La Normandie a passé près de soixante années dans la division administrative, dans les illusions de la prospérité, dans la dispersion politique, dans la médiocrité localiste, dans le manque d'ambition, dans la soumission parisienne, dans le défaitisme médiatique, dans la haine de soi... L'espace vécu normand et la fierté régionale qui pouvaient encore exister dans les années 1960 malgré les traumatismes de la Libération de 1944, ont été détruites dans ces années 1970-2000 plutôt minables pour la Normandie et les Normands: la reconstruction de l'espace vécu normand va donc prendre du temps. Bien entendu, la classe politique normande est largement responsable de cette situation.

Faut-il, d'ailleurs, parler de classe politique "normande" avant la réunification... voire après?

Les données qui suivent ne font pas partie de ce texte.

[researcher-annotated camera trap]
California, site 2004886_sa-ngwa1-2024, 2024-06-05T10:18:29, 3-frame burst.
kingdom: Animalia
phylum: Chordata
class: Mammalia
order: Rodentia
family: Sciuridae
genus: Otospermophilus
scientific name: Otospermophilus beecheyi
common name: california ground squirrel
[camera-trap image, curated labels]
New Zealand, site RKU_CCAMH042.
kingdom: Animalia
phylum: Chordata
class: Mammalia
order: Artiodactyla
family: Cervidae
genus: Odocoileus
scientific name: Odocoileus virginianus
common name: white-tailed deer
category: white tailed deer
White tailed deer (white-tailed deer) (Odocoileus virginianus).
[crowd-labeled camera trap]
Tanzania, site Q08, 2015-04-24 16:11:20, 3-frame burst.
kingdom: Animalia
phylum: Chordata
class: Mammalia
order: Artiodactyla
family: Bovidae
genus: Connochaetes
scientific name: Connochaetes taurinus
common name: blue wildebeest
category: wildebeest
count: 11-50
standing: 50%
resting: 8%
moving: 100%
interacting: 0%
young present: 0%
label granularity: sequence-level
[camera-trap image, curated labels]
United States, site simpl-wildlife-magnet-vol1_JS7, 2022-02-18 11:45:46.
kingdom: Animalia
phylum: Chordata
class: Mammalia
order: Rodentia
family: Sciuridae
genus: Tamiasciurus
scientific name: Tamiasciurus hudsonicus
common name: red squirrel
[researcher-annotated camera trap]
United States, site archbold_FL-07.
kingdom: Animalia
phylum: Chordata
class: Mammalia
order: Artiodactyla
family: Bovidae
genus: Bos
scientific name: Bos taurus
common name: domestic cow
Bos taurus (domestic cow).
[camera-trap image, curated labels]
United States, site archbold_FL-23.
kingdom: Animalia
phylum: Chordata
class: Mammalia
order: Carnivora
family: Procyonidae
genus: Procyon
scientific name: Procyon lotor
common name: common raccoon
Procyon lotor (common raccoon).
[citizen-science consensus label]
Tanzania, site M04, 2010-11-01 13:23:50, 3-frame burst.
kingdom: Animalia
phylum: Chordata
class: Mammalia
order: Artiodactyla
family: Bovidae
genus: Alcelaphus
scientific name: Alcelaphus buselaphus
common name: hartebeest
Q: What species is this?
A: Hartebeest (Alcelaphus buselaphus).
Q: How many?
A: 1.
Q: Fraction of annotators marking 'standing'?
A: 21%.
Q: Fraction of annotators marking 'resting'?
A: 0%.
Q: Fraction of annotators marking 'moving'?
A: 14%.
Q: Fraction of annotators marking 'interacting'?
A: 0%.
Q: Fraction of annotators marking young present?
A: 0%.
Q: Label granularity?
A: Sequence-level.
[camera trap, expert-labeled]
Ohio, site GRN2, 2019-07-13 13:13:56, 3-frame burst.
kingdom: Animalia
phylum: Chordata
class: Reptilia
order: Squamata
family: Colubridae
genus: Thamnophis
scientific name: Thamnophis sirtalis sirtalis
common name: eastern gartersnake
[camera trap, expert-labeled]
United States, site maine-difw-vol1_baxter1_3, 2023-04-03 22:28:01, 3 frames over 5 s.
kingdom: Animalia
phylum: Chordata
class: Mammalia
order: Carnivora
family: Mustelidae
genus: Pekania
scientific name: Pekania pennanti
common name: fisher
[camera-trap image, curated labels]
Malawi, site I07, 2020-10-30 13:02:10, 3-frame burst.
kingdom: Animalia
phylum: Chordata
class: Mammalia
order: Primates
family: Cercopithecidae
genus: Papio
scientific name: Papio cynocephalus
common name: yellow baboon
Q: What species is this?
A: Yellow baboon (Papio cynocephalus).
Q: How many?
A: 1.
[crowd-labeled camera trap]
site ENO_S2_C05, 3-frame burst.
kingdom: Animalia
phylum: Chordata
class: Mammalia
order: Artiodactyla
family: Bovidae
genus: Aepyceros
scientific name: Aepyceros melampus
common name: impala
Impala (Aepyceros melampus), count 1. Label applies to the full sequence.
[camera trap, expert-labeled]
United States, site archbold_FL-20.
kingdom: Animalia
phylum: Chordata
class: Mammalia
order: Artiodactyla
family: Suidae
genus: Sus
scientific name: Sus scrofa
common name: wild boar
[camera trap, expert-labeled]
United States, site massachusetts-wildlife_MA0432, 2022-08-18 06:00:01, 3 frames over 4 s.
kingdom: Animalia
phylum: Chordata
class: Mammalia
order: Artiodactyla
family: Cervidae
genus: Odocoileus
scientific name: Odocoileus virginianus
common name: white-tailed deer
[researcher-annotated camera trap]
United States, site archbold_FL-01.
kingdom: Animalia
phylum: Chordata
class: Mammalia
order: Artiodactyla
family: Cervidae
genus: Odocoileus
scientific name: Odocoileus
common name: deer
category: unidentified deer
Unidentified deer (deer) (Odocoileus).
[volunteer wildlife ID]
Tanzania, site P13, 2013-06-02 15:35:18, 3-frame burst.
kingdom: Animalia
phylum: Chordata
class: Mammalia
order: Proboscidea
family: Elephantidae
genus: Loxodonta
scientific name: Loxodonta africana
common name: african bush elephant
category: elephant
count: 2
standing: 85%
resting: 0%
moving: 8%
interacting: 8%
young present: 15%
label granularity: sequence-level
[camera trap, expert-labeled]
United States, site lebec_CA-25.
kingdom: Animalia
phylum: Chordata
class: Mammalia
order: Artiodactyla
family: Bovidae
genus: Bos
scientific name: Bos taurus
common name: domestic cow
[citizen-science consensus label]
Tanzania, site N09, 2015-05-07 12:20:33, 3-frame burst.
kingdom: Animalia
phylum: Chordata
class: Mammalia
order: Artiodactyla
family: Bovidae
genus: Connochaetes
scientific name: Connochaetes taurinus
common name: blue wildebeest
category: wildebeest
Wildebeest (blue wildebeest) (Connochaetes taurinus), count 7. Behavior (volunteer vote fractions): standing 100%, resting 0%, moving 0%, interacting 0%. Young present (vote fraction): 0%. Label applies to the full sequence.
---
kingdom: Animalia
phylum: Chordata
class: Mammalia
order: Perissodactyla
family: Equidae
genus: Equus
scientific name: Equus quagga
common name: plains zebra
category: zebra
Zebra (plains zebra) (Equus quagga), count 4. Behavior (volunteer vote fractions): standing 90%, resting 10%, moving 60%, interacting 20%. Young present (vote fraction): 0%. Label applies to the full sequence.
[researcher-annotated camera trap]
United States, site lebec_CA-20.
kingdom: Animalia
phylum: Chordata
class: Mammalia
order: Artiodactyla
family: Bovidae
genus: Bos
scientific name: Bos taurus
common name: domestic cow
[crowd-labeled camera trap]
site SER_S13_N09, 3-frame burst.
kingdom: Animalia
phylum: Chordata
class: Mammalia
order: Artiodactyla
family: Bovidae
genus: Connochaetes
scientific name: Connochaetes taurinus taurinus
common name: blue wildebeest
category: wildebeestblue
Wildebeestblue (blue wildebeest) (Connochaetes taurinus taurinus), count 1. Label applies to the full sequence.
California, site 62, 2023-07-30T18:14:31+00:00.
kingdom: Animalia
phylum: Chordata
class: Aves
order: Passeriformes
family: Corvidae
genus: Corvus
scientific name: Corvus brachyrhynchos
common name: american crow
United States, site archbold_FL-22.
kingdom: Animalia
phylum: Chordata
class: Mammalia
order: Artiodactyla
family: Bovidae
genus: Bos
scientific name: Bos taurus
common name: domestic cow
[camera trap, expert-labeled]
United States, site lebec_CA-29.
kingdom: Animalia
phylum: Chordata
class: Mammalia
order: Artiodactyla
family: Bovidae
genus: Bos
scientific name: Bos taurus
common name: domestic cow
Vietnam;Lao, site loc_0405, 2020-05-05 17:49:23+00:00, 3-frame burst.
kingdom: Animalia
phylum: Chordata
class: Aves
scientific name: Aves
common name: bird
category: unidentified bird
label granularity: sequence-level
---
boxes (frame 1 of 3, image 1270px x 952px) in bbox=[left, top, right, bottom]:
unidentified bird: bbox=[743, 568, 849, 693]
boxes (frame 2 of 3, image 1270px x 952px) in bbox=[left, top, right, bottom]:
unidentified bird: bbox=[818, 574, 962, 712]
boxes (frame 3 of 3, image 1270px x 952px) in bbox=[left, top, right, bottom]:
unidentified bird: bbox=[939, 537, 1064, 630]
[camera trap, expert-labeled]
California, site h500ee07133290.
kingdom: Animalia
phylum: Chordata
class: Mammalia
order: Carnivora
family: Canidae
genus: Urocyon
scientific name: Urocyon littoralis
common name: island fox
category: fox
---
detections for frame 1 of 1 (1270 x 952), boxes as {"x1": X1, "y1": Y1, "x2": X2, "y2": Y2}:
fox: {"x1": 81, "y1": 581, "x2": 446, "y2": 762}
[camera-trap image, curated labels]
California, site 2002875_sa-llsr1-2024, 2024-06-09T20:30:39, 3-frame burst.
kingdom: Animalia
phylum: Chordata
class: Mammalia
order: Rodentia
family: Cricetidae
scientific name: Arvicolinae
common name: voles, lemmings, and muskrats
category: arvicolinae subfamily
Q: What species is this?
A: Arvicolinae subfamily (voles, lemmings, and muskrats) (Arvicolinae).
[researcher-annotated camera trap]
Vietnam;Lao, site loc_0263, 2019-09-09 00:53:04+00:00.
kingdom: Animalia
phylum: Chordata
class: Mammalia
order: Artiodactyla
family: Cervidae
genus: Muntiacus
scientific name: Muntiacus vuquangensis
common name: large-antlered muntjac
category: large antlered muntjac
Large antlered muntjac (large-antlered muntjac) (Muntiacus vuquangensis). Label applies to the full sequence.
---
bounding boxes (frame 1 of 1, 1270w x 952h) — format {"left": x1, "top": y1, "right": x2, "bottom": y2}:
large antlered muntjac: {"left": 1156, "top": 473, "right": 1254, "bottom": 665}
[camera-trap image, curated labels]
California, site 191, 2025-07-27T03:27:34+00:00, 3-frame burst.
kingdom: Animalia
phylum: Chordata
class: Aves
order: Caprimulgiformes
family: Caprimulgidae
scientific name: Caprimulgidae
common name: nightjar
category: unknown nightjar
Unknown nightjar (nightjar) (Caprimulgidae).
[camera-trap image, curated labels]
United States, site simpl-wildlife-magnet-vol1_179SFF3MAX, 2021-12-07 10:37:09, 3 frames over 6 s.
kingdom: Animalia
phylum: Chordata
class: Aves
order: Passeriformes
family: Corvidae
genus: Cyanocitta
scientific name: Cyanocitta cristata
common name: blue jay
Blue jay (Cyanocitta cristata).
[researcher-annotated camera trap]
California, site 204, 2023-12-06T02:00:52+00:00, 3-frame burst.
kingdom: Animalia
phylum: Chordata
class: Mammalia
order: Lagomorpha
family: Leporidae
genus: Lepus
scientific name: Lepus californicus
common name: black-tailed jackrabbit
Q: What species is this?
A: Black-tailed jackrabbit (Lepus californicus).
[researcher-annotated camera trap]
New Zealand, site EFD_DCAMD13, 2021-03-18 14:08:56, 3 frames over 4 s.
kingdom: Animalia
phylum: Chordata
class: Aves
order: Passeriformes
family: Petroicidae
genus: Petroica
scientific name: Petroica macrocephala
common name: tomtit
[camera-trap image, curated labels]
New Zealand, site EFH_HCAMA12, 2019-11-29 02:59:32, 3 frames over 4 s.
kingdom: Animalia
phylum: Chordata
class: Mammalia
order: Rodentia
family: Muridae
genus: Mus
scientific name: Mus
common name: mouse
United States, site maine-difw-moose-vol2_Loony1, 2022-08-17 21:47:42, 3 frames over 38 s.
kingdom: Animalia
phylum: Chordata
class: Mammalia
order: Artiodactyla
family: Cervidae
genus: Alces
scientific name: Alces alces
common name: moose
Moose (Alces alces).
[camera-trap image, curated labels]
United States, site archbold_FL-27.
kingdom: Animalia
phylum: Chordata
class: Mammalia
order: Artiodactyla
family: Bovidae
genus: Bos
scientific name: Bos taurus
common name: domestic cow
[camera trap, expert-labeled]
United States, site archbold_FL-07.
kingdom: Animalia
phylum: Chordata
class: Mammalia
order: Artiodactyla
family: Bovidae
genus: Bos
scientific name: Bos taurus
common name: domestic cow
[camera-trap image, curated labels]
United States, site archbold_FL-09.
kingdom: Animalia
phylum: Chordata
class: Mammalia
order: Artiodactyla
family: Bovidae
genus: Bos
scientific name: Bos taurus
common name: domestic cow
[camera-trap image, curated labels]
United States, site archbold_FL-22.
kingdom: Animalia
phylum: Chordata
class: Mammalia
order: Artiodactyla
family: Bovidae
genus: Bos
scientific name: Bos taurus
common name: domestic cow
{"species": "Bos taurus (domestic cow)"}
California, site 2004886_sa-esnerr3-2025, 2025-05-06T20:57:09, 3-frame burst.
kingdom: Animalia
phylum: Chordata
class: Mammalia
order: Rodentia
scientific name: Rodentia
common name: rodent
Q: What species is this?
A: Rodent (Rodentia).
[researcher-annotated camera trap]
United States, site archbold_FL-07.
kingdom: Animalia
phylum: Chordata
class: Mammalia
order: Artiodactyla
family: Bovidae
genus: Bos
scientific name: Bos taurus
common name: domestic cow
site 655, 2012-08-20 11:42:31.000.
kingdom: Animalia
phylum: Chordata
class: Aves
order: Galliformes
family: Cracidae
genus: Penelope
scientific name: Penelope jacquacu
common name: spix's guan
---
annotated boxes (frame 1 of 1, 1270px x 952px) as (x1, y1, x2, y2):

Car la classe politique normande n'a, hélas, qu'un seul représentant actif et vivant:

Hervé MORIN.


 

Lire ci-après le résumé de l'étude CEREMA sur les relations entre les principaux pôles urbains normands proposé sur le site de la DREAL Normandie:

http://www.normandie.developpement-durable.gouv.fr/relations-entre-les-principaux-poles-normands-a4218.html

Relations entre les principaux pôles normands

publié le 16 novembre 2021
La réunification de la Normandie effective, depuis 2016, a accéléré les besoins de coopérations entre les principaux pôles que sont Caen, Le Havre et Rouen d’une part, mais aussi avec les pôles complémentaires d’Alençon, Cherbourg-en-Cotentin, Dieppe, Évreux et Saint-Lô d’autre part.

La DREAL Normandie a commandé au Cerema une étude ayant pour but d’explorer le territoire par les prismes de l’offre et demande de mobilité entre les principaux pôles urbains de Normandie. De multiples indicateurs de mobilité sont confrontés afin de dresser un portrait du système normand et faire ressortir les enjeux du territoire en matière de liaisons et de déterminer les potentialités en matière d’interactions et de rayonnement de ce système.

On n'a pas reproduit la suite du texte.